Scene question records

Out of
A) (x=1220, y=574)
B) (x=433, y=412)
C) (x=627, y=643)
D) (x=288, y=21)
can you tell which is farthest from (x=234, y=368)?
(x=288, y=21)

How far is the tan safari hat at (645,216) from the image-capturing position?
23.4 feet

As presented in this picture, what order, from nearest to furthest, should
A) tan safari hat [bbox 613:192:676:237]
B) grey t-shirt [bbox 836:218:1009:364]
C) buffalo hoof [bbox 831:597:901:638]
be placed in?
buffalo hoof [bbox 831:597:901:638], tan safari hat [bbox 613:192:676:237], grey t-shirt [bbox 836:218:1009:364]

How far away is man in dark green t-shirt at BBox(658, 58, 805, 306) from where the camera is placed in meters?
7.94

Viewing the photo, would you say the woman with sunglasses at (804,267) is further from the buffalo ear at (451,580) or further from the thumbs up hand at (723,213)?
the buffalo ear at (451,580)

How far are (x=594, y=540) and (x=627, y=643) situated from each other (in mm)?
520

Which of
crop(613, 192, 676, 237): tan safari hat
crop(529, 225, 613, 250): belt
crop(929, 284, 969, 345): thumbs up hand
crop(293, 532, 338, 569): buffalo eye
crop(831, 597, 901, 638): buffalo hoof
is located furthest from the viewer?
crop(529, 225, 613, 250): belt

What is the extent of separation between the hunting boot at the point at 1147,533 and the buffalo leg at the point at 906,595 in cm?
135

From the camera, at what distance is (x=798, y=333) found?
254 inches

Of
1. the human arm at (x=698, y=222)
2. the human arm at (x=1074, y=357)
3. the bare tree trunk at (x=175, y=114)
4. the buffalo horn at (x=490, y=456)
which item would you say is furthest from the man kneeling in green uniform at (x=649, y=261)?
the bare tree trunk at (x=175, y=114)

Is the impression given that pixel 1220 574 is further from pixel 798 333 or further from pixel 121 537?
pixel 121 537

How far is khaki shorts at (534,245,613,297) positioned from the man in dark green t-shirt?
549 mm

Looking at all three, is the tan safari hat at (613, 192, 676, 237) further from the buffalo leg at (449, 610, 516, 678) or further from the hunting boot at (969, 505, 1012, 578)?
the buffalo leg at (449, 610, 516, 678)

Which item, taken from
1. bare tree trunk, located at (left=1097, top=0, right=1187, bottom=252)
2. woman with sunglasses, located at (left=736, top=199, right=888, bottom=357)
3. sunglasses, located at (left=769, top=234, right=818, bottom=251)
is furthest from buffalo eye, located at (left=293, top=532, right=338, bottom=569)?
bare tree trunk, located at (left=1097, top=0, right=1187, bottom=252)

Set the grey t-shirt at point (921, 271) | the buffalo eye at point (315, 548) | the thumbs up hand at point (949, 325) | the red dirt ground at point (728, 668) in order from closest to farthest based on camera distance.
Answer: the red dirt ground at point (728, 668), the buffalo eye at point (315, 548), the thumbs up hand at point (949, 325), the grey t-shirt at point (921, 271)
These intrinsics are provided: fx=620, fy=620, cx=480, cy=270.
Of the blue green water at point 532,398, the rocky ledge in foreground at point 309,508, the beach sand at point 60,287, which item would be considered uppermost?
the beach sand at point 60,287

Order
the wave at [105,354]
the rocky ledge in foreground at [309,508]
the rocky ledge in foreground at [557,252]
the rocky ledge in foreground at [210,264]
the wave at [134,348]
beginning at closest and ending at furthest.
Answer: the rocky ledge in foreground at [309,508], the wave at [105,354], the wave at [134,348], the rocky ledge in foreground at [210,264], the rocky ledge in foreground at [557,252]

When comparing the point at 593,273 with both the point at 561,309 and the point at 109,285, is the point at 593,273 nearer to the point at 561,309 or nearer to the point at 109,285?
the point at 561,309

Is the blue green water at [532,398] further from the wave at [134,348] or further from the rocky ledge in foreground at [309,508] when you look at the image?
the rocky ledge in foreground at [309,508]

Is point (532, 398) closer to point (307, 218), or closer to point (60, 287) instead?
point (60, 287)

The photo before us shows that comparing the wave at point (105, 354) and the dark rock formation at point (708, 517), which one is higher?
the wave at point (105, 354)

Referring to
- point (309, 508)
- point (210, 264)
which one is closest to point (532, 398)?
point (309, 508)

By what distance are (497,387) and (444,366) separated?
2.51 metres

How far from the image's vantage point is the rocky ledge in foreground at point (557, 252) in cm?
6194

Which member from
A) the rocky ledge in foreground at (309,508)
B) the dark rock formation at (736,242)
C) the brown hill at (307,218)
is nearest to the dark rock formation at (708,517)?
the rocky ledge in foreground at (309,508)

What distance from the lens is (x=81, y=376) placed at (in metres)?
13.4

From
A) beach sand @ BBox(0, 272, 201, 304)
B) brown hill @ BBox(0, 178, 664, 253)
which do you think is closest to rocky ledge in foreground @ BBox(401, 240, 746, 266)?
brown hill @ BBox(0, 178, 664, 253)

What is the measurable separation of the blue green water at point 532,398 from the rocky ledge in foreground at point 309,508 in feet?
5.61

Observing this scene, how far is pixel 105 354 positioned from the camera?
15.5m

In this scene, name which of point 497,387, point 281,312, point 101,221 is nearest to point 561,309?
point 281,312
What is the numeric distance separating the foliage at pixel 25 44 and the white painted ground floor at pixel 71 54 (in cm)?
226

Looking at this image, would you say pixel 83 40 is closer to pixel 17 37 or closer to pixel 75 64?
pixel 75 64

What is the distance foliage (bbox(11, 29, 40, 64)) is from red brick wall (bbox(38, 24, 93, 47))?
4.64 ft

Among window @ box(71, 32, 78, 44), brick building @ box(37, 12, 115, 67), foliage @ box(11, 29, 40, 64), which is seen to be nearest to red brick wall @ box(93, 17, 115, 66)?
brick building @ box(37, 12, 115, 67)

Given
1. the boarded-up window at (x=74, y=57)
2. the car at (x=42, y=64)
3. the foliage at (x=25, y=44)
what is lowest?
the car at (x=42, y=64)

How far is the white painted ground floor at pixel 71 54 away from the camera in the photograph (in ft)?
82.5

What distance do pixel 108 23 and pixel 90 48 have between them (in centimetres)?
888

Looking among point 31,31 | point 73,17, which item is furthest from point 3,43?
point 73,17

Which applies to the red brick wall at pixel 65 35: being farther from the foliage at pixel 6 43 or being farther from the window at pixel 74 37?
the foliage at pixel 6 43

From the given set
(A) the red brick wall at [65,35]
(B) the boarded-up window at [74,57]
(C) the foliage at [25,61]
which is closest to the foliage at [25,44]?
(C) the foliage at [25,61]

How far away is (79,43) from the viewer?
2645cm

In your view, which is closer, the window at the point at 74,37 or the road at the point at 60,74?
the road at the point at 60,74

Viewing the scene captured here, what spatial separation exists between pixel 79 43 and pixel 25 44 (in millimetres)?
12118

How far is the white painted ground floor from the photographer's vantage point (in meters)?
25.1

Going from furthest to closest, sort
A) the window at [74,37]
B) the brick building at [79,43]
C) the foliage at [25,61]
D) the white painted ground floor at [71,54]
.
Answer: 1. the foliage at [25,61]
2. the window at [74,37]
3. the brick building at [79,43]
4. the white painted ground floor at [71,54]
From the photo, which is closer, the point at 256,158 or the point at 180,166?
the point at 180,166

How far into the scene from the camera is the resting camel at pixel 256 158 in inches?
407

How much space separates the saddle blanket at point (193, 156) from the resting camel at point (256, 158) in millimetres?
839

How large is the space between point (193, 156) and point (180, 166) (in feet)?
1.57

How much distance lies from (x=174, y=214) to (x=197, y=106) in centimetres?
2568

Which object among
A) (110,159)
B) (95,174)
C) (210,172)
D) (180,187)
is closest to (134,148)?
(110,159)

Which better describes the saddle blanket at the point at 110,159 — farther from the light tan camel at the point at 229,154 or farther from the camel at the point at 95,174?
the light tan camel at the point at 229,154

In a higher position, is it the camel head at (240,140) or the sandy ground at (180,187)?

What you should do: Please print all of the material above again, word for word, with nothing changed.

Response to this task:
Out of
A) (x=1220, y=574)
B) (x=433, y=412)
C) (x=627, y=643)
D) (x=288, y=21)
can you tell which is farthest from (x=234, y=368)?
(x=288, y=21)

How far is the tan safari hat at (645,216) from the image-capturing position?
23.4 feet

As presented in this picture, what order, from nearest to furthest, should
A) tan safari hat [bbox 613:192:676:237]
B) grey t-shirt [bbox 836:218:1009:364]
C) buffalo hoof [bbox 831:597:901:638]
be placed in?
buffalo hoof [bbox 831:597:901:638], tan safari hat [bbox 613:192:676:237], grey t-shirt [bbox 836:218:1009:364]

How far away is man in dark green t-shirt at BBox(658, 58, 805, 306) from where the camera is placed in meters?
7.94

Viewing the photo, would you say the woman with sunglasses at (804,267) is further from the buffalo ear at (451,580) or further from the thumbs up hand at (723,213)?
the buffalo ear at (451,580)

How far are (x=594, y=540) and (x=627, y=643) situated from each other (in mm)?
520

Which of
crop(613, 192, 676, 237): tan safari hat
crop(529, 225, 613, 250): belt
crop(929, 284, 969, 345): thumbs up hand
crop(293, 532, 338, 569): buffalo eye
crop(831, 597, 901, 638): buffalo hoof
is located furthest from the viewer?
crop(529, 225, 613, 250): belt

What is the extent of separation between the hunting boot at the point at 1147,533 and the buffalo leg at the point at 906,595 in cm?
135

From the camera, at what distance is (x=798, y=333) found?
254 inches

Of
1. the human arm at (x=698, y=222)
2. the human arm at (x=1074, y=357)
3. the bare tree trunk at (x=175, y=114)
4. the buffalo horn at (x=490, y=456)
which item would you say is furthest from the man kneeling in green uniform at (x=649, y=261)?
the bare tree trunk at (x=175, y=114)

Is the impression given that pixel 1220 574 is further from pixel 798 333 or further from pixel 121 537?
pixel 121 537

How far is khaki shorts at (534,245,613,297) positioned from the man in dark green t-shirt?
549 mm

Looking at all three, is the tan safari hat at (613, 192, 676, 237) further from the buffalo leg at (449, 610, 516, 678) or further from the hunting boot at (969, 505, 1012, 578)?
the buffalo leg at (449, 610, 516, 678)

Which item, taken from
1. bare tree trunk, located at (left=1097, top=0, right=1187, bottom=252)
2. woman with sunglasses, located at (left=736, top=199, right=888, bottom=357)
3. sunglasses, located at (left=769, top=234, right=818, bottom=251)
is furthest from buffalo eye, located at (left=293, top=532, right=338, bottom=569)?
bare tree trunk, located at (left=1097, top=0, right=1187, bottom=252)

Set the grey t-shirt at point (921, 271) | the buffalo eye at point (315, 548) | the thumbs up hand at point (949, 325) | the red dirt ground at point (728, 668) in order from closest to farthest based on camera distance.
Answer: the red dirt ground at point (728, 668), the buffalo eye at point (315, 548), the thumbs up hand at point (949, 325), the grey t-shirt at point (921, 271)
These intrinsics are provided: fx=620, fy=620, cx=480, cy=270.
Of the blue green water at point 532,398, the rocky ledge in foreground at point 309,508, the beach sand at point 60,287, which item would be considered uppermost?
the beach sand at point 60,287

Order
the wave at [105,354]
the rocky ledge in foreground at [309,508]
the rocky ledge in foreground at [557,252]
the rocky ledge in foreground at [210,264]
the wave at [134,348]
beginning at closest and ending at furthest.
Answer: the rocky ledge in foreground at [309,508], the wave at [105,354], the wave at [134,348], the rocky ledge in foreground at [210,264], the rocky ledge in foreground at [557,252]

When comparing the point at 593,273 with both the point at 561,309 and the point at 109,285, is the point at 593,273 nearer to the point at 561,309 or nearer to the point at 109,285?
the point at 561,309

Is the blue green water at [532,398] further from the wave at [134,348] or further from the rocky ledge in foreground at [309,508] when you look at the image?
the rocky ledge in foreground at [309,508]

Is point (532, 398) closer to point (307, 218), or closer to point (60, 287) instead?
point (60, 287)

The photo before us shows that comparing the wave at point (105, 354) and the dark rock formation at point (708, 517), which one is higher?
the wave at point (105, 354)

Referring to
- point (309, 508)
- point (210, 264)
which one is closest to point (532, 398)?
point (309, 508)

By what distance are (497,387) and (444,366) separated?
2.51 metres

How far from the image's vantage point is the rocky ledge in foreground at point (557, 252) in cm?
6194

Which member from
A) the rocky ledge in foreground at (309,508)
B) the dark rock formation at (736,242)
C) the brown hill at (307,218)
is nearest to the dark rock formation at (708,517)?
the rocky ledge in foreground at (309,508)

What distance from the lens is (x=81, y=376) placed at (in metres)?
13.4

From
A) beach sand @ BBox(0, 272, 201, 304)
B) brown hill @ BBox(0, 178, 664, 253)
which do you think is closest to rocky ledge in foreground @ BBox(401, 240, 746, 266)?
brown hill @ BBox(0, 178, 664, 253)

What is the measurable separation of the blue green water at point 532,398 from the rocky ledge in foreground at point 309,508 in feet?
5.61

Observing this scene, how far is pixel 105 354 positioned from the camera?
15.5m

In this scene, name which of point 497,387, point 281,312, point 101,221 is nearest to point 561,309?
point 281,312
What is the numeric distance separating the foliage at pixel 25 44 and the white painted ground floor at pixel 71 54 (in cm)?
226

Looking at this image, would you say pixel 83 40 is closer to pixel 17 37 or closer to pixel 75 64?
pixel 75 64

What is the distance foliage (bbox(11, 29, 40, 64)) is from red brick wall (bbox(38, 24, 93, 47))?
4.64 ft

Among window @ box(71, 32, 78, 44), brick building @ box(37, 12, 115, 67), foliage @ box(11, 29, 40, 64), which is seen to be nearest to red brick wall @ box(93, 17, 115, 66)?
brick building @ box(37, 12, 115, 67)

Given
1. the boarded-up window at (x=74, y=57)
2. the car at (x=42, y=64)
3. the foliage at (x=25, y=44)
what is lowest?
the car at (x=42, y=64)

How far is the white painted ground floor at pixel 71 54 away from the camera in the photograph (in ft)?
82.5

What distance do pixel 108 23 and pixel 90 48 have between them (in centimetres)?
888

Looking among point 31,31 | point 73,17, which item is furthest from point 3,43?
point 73,17

Which applies to the red brick wall at pixel 65 35: being farther from the foliage at pixel 6 43 or being farther from the window at pixel 74 37?
the foliage at pixel 6 43

From the given set
(A) the red brick wall at [65,35]
(B) the boarded-up window at [74,57]
(C) the foliage at [25,61]
which is closest to the foliage at [25,44]?
(C) the foliage at [25,61]

How far away is (79,43) from the viewer?
2645cm

In your view, which is closer, the window at the point at 74,37 or the road at the point at 60,74?
the road at the point at 60,74

Viewing the scene captured here, what spatial separation exists between pixel 79 43 and pixel 25 44 (in millimetres)?
12118

How far is the white painted ground floor from the photographer's vantage point (in meters)?
25.1

Going from furthest to closest, sort
A) the window at [74,37]
B) the brick building at [79,43]
C) the foliage at [25,61]
D) the white painted ground floor at [71,54]
.
Answer: 1. the foliage at [25,61]
2. the window at [74,37]
3. the brick building at [79,43]
4. the white painted ground floor at [71,54]
From the photo, which is closer, the point at 256,158 or the point at 180,166?
the point at 180,166

How far into the scene from the camera is the resting camel at pixel 256 158 in inches?
407

How much space separates the saddle blanket at point (193, 156) from the resting camel at point (256, 158) in millimetres?
839

How large is the space between point (193, 156) and point (180, 166) (in feet)?
1.57

How much distance lies from (x=174, y=214) to (x=197, y=106) in centimetres?
2568

Which object among
A) (110,159)
B) (95,174)
C) (210,172)
D) (180,187)
is closest to (134,148)?
(110,159)

Which better describes the saddle blanket at the point at 110,159 — farther from the light tan camel at the point at 229,154 or farther from the camel at the point at 95,174?
the light tan camel at the point at 229,154

In a higher position, is it the camel head at (240,140) or the sandy ground at (180,187)?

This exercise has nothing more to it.